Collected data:
• • • •

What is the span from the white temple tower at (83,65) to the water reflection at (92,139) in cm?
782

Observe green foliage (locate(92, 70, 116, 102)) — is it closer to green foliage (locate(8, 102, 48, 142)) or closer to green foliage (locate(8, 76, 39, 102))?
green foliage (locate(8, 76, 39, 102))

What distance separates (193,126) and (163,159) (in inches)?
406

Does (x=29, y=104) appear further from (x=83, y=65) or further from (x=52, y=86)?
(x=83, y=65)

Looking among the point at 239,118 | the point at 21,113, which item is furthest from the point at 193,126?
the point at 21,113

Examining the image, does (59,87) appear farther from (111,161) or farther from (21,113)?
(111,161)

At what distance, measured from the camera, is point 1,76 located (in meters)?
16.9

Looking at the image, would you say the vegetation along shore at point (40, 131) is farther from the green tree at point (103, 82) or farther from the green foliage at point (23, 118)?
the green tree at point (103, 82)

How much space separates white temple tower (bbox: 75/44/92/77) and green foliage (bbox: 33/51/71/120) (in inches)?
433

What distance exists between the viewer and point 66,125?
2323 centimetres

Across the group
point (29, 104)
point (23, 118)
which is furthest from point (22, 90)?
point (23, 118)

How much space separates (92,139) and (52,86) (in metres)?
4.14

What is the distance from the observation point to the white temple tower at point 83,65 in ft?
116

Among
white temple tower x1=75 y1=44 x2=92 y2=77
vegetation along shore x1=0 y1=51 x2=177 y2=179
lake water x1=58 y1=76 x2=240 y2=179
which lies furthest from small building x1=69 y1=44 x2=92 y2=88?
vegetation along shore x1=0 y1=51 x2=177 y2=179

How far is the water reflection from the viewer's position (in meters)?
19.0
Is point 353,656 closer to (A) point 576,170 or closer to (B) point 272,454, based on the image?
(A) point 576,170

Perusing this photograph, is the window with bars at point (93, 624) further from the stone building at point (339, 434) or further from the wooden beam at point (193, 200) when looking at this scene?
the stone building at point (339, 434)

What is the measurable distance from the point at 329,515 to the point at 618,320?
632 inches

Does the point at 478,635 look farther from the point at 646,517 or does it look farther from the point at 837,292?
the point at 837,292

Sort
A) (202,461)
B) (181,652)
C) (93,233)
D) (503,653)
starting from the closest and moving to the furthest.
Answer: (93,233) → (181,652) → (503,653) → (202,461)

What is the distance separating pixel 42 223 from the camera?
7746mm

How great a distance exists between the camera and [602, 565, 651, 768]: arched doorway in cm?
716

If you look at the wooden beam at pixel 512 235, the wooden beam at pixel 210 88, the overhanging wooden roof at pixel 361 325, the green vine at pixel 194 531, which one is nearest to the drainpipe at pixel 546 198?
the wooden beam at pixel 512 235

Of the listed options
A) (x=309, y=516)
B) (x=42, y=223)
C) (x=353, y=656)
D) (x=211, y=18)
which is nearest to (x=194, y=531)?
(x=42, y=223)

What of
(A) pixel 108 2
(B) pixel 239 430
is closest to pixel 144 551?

• • • •

:: TASK DIRECTIONS ::
Copy out the lines of the records starting at the one containing "Looking at the" and ending at the one containing "2323 centimetres", changing nothing.

:: RESULT ::
Looking at the image, would you say the vegetation along shore at point (40, 131) is farther from the green tree at point (103, 82) or farther from the green foliage at point (23, 118)?
the green tree at point (103, 82)

How much space separates white temple tower (bbox: 75/44/92/77) and green foliage (bbox: 33/51/71/120) (in inches)?
433

What distance exists between the viewer and point 66,125?
2323 centimetres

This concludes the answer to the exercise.